Secara keseluruhan, Brasil dan Indonesia adalah dua negara teratas dalam kepemilikan cryptocurrency dalam survei tersebut. Empat puluh satu persen dari mereka yang disurvei di masing-masing negara tersebut mengatakan bahwa mereka memiliki crypto. Sebagai perbandingan, hanya 20% orang Amerika yang disurvei mengatakan bahwa mereka memiliki mata uang kripto.
Orang yang tinggal di pasar yang dilanda inflasi lebih cenderung melihat cryptocurrency sebagai masa depan uang. Menurut survei:
“Mayoritas responden di Amerika Latin (59%) dan Afrika (58%), di mana banyak yang mengalami hiperinflasi jangka panjang, mengatakan bahwa kripto adalah masa depan uang.”
Dukungan terkuat untuk pandangan ini terlihat di Brasil sebesar 66%, Nigeria sebesar 63%, Indonesia sebesar 61% dan Afrika Selatan sebesar 57%. Orang percaya paling sedikit berada di Eropa dan Australia, terutama Denmark sebesar 12%, Norwegia sebesar 15% dan Australia sebesar 17%.
Akankah konflik Ukraina berdampak pada adopsi?
Survei dilakukan sebelum Perang Ukraina-Rusia.
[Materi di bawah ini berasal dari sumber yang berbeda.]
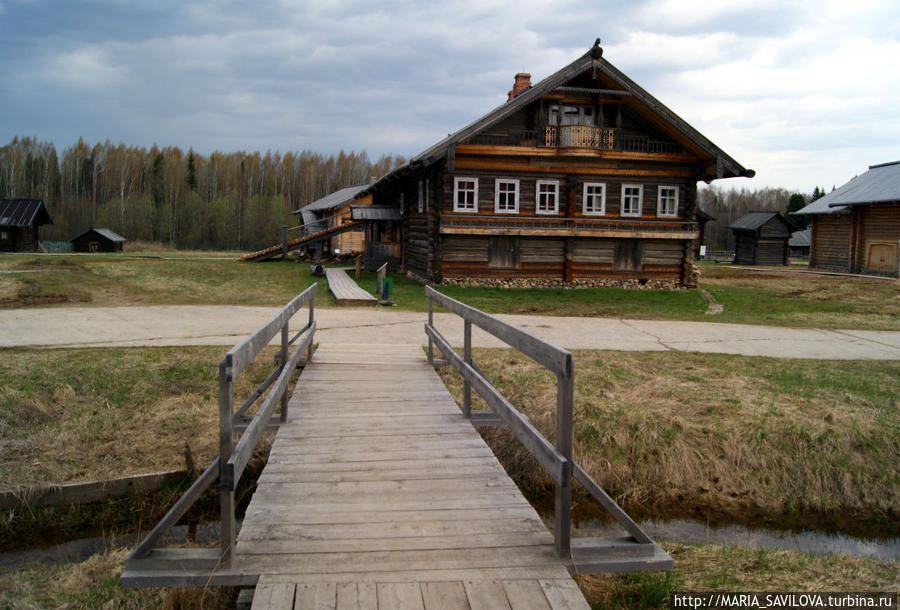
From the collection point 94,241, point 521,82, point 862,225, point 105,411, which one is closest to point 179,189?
point 94,241

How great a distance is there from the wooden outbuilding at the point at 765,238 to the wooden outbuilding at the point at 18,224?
51.1 m

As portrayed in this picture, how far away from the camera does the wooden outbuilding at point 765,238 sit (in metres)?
47.2

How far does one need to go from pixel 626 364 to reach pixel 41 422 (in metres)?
7.90

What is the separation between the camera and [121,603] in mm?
4055

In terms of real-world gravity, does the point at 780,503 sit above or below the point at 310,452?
below

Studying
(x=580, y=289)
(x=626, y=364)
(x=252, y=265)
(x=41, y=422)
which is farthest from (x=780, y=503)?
(x=252, y=265)

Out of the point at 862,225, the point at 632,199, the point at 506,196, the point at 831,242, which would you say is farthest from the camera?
the point at 831,242

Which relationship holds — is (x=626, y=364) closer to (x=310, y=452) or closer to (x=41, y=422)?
(x=310, y=452)

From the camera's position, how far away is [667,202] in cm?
2564

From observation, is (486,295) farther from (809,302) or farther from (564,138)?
(809,302)

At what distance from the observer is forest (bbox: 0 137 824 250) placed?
73.3 meters

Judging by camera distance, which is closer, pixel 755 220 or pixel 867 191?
pixel 867 191

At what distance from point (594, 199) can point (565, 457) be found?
22.7 metres

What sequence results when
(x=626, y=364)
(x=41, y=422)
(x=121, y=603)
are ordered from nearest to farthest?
(x=121, y=603)
(x=41, y=422)
(x=626, y=364)
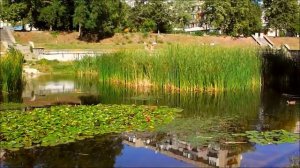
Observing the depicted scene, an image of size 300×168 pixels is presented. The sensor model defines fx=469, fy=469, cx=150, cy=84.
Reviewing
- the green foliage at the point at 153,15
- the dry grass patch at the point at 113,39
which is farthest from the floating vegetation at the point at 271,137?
the green foliage at the point at 153,15

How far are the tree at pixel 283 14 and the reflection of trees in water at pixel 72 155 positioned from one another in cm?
5110

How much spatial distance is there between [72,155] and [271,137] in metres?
4.32

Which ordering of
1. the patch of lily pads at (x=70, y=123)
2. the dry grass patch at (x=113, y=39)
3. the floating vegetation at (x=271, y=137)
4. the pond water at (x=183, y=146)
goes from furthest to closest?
the dry grass patch at (x=113, y=39)
the floating vegetation at (x=271, y=137)
the patch of lily pads at (x=70, y=123)
the pond water at (x=183, y=146)

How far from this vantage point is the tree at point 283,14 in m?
56.8

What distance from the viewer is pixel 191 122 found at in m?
12.0

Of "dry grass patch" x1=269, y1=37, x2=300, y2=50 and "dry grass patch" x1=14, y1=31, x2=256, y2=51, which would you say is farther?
"dry grass patch" x1=269, y1=37, x2=300, y2=50

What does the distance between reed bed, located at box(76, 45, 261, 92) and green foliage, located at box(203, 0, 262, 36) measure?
35597 millimetres

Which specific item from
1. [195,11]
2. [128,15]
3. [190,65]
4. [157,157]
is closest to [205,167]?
[157,157]

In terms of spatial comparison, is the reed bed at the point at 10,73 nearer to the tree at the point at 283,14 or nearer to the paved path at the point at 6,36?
the paved path at the point at 6,36

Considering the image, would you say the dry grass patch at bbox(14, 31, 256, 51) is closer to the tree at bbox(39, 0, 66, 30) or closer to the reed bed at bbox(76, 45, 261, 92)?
the tree at bbox(39, 0, 66, 30)

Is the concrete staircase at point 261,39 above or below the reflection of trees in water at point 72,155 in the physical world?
above

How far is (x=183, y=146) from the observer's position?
945 cm

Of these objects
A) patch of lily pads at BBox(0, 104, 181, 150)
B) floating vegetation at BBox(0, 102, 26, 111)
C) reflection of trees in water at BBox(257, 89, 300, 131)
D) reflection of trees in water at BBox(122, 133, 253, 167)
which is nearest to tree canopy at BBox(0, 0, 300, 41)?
reflection of trees in water at BBox(257, 89, 300, 131)

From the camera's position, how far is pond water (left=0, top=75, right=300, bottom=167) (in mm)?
8312
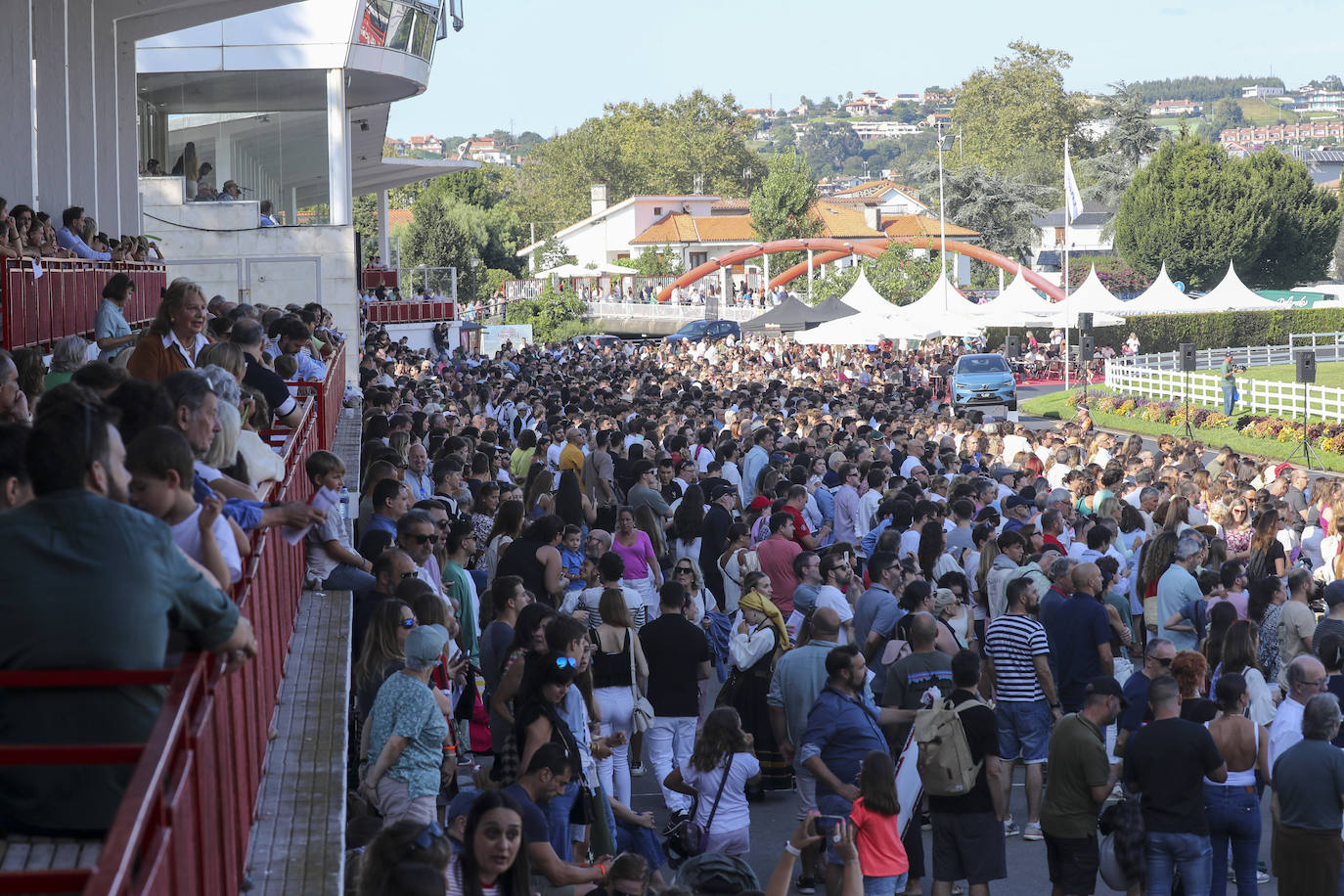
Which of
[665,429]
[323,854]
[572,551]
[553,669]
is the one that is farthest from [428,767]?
[665,429]

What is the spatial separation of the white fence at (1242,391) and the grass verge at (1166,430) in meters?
1.15

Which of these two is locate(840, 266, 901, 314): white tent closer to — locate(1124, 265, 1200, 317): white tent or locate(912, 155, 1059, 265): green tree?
locate(1124, 265, 1200, 317): white tent

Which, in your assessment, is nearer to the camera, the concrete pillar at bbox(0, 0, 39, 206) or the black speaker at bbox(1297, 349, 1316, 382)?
the concrete pillar at bbox(0, 0, 39, 206)

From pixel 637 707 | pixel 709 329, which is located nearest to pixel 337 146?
pixel 637 707

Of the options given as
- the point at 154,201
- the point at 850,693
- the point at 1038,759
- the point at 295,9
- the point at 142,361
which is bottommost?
the point at 1038,759

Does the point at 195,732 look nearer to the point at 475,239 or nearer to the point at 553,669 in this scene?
the point at 553,669

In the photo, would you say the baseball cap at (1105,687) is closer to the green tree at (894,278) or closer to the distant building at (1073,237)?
the green tree at (894,278)

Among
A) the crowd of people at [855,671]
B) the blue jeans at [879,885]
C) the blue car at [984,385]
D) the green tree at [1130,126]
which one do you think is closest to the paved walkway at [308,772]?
the crowd of people at [855,671]

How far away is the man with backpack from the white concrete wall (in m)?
20.5

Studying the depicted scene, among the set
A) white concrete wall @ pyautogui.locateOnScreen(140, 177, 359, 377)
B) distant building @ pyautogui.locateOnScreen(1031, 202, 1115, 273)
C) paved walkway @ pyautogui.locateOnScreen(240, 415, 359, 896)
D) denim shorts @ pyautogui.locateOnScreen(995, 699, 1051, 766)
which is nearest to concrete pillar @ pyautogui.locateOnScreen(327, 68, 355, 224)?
white concrete wall @ pyautogui.locateOnScreen(140, 177, 359, 377)

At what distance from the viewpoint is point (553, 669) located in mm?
7016

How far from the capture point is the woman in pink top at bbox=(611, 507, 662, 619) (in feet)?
36.6

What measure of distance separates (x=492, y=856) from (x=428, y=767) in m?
1.20

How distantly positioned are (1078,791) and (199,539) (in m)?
5.35
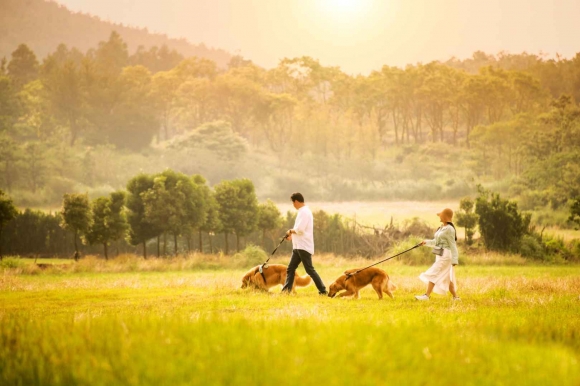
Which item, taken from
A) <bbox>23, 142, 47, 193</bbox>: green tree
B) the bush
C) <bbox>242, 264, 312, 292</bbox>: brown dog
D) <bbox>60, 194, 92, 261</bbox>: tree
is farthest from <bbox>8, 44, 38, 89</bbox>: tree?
<bbox>242, 264, 312, 292</bbox>: brown dog

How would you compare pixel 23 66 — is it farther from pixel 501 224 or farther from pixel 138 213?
pixel 501 224

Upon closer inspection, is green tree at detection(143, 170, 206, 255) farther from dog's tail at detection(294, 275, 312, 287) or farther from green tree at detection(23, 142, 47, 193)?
green tree at detection(23, 142, 47, 193)

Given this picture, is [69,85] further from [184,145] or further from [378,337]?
[378,337]

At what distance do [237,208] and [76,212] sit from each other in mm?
10136

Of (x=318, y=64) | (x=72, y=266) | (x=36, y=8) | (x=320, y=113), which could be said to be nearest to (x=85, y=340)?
(x=72, y=266)

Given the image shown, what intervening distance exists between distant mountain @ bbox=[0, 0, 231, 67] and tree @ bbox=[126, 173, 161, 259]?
94668 mm

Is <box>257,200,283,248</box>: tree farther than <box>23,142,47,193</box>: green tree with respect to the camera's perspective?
No

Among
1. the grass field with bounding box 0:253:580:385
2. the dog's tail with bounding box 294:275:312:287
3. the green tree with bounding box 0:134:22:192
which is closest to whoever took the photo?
the grass field with bounding box 0:253:580:385

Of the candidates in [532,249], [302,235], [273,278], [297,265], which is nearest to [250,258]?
[532,249]

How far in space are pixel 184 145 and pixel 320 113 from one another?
20.2 m

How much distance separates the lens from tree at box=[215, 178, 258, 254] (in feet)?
134

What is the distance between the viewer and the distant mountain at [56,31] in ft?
443

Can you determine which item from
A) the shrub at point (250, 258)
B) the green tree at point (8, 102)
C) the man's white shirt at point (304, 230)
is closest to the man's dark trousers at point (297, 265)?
the man's white shirt at point (304, 230)

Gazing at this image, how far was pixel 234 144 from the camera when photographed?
86188 millimetres
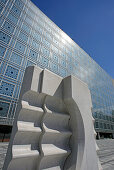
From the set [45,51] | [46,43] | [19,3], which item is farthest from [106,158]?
[19,3]

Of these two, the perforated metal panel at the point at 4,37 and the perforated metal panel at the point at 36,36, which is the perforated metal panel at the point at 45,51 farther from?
the perforated metal panel at the point at 4,37

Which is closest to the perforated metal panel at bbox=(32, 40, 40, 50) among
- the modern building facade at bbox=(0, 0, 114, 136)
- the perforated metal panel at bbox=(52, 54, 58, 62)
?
the modern building facade at bbox=(0, 0, 114, 136)

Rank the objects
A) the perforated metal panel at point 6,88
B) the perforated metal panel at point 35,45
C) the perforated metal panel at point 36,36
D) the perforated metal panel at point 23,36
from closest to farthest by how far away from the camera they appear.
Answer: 1. the perforated metal panel at point 6,88
2. the perforated metal panel at point 23,36
3. the perforated metal panel at point 35,45
4. the perforated metal panel at point 36,36

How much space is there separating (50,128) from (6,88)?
14.5m

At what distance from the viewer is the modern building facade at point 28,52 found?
14.9 m

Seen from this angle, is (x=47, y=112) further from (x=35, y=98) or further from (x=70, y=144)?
(x=70, y=144)

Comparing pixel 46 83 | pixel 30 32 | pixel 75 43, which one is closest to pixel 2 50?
pixel 30 32

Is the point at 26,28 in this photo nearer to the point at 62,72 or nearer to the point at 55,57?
the point at 55,57

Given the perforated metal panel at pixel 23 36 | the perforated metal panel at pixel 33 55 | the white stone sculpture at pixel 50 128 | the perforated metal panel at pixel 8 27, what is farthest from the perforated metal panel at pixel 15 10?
the white stone sculpture at pixel 50 128

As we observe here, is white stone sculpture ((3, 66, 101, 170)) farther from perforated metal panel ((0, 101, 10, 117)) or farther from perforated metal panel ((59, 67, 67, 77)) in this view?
perforated metal panel ((59, 67, 67, 77))

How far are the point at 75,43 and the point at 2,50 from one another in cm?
2333

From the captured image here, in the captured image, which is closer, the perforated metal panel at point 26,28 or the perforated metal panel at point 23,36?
the perforated metal panel at point 23,36

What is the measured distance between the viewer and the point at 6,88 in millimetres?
14484

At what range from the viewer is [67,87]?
234 cm
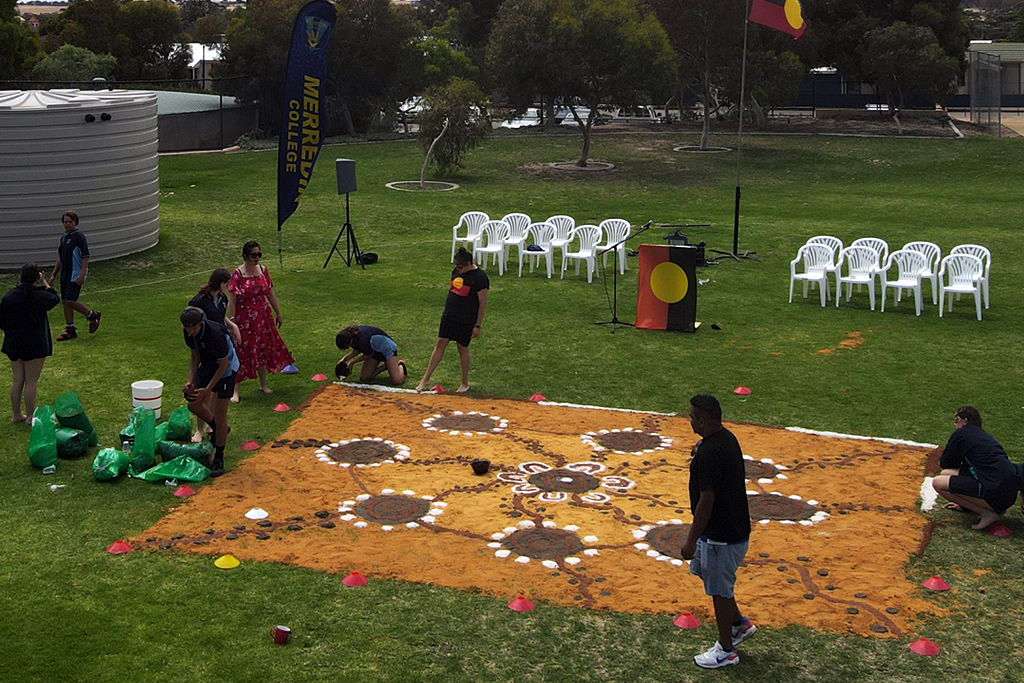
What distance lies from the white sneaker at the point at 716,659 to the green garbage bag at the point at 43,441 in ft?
21.0

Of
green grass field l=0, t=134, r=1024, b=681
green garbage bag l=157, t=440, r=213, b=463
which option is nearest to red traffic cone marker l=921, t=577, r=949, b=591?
green grass field l=0, t=134, r=1024, b=681

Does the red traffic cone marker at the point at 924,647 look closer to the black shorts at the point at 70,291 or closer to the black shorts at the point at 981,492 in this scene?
the black shorts at the point at 981,492

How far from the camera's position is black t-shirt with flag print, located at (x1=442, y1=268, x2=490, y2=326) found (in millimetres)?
13180

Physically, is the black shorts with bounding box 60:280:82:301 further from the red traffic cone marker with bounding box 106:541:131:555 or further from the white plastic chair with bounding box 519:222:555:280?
the red traffic cone marker with bounding box 106:541:131:555

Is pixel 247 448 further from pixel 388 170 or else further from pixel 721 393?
pixel 388 170

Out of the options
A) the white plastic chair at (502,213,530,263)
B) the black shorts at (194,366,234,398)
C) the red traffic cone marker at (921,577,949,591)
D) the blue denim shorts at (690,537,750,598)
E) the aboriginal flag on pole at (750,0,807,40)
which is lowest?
the red traffic cone marker at (921,577,949,591)

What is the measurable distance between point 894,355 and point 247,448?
8.44 meters

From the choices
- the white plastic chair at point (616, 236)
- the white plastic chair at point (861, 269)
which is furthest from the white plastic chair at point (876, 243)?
the white plastic chair at point (616, 236)

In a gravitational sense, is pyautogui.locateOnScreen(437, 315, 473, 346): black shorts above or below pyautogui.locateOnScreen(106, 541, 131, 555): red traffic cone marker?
above

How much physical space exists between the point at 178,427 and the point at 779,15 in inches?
557

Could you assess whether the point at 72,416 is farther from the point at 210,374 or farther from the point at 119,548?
the point at 119,548

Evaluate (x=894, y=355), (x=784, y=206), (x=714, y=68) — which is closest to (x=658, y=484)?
(x=894, y=355)

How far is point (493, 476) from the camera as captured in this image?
10766mm

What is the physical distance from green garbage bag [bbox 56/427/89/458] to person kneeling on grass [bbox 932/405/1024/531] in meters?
7.74
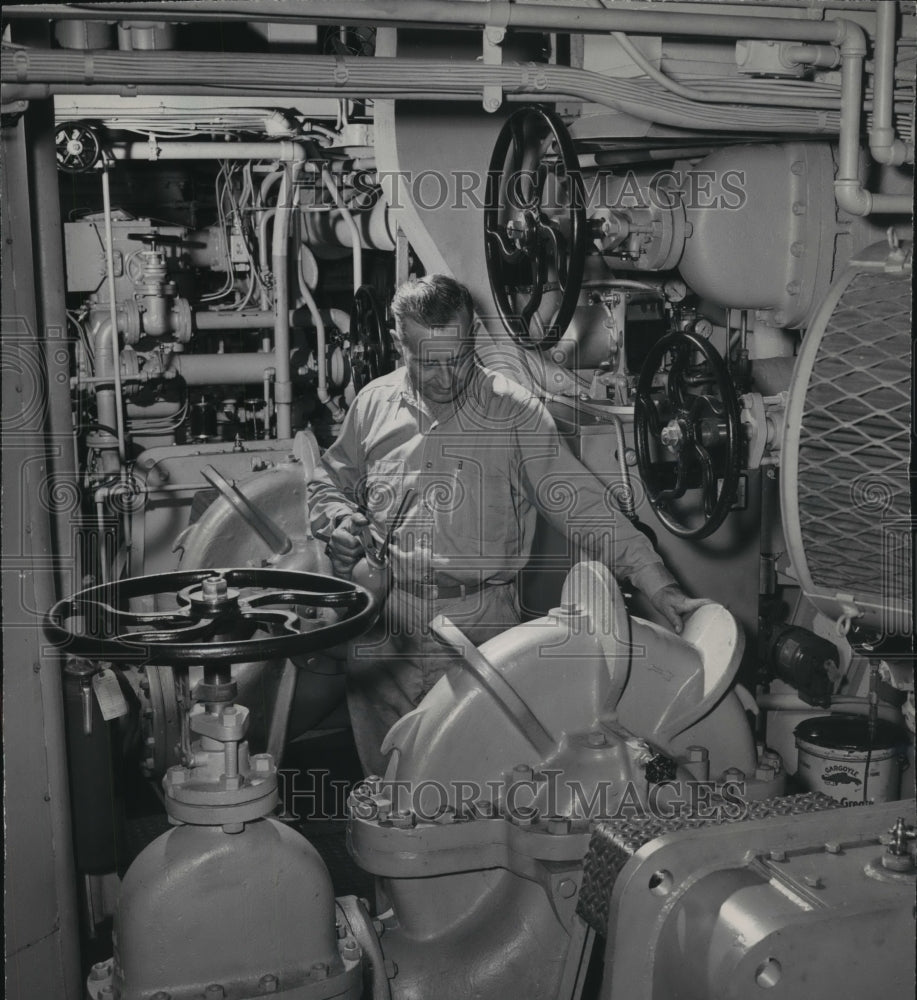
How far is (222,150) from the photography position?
5633mm

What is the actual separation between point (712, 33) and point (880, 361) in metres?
0.80

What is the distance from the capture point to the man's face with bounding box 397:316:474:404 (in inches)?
136

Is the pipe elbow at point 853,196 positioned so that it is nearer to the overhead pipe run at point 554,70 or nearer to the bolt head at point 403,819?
the overhead pipe run at point 554,70

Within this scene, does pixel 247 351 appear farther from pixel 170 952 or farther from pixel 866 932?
pixel 866 932

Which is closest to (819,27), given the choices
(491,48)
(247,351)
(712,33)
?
(712,33)

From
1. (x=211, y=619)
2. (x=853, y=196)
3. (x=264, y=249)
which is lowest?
(x=211, y=619)

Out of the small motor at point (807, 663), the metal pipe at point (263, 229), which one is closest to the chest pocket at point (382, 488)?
the small motor at point (807, 663)

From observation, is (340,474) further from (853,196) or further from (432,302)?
(853,196)

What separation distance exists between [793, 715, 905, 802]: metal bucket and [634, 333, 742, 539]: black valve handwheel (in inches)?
32.4

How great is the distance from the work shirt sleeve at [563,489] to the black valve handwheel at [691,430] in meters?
0.17

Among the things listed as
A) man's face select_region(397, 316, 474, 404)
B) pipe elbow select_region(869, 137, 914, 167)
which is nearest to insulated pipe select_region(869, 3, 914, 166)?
pipe elbow select_region(869, 137, 914, 167)

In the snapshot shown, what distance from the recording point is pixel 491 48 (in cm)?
228

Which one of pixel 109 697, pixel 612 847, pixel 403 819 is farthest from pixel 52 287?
pixel 612 847

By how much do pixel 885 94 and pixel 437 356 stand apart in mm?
1564
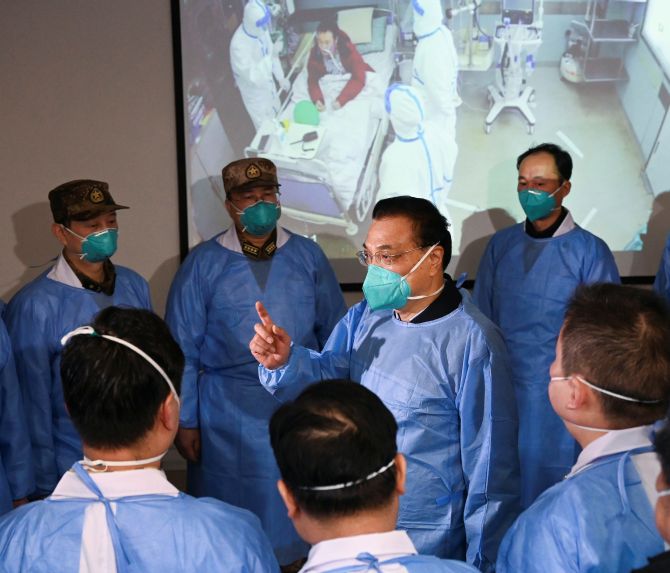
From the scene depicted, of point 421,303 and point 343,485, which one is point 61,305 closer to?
point 421,303

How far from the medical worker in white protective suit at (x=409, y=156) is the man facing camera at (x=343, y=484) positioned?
2682mm

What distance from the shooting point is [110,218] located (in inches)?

Akankah konflik yang menghancurkan itu berdampak jangka panjang pada pertumbuhan adopsi crypto global?
“Perang Ukraina-Rusia telah menyebabkan crypto didorong langsung ke percakapan arus utama,” kata Stein Smith, “terutama karena pemerintah Ukraina telah secara langsung meminta lebih dari $100 juta sumbangan crypto sejak perang dimulai,” menambahkan lebih lanjut:
“Demonstrasi dunia nyata tentang kekuatan uang terdesentralisasi ini berpotensi mendorong adopsi yang lebih luas, debat kebijakan yang lebih luas, dan peningkatan pemanfaatan kripto sebagai media pertukaran di masa mendatang.”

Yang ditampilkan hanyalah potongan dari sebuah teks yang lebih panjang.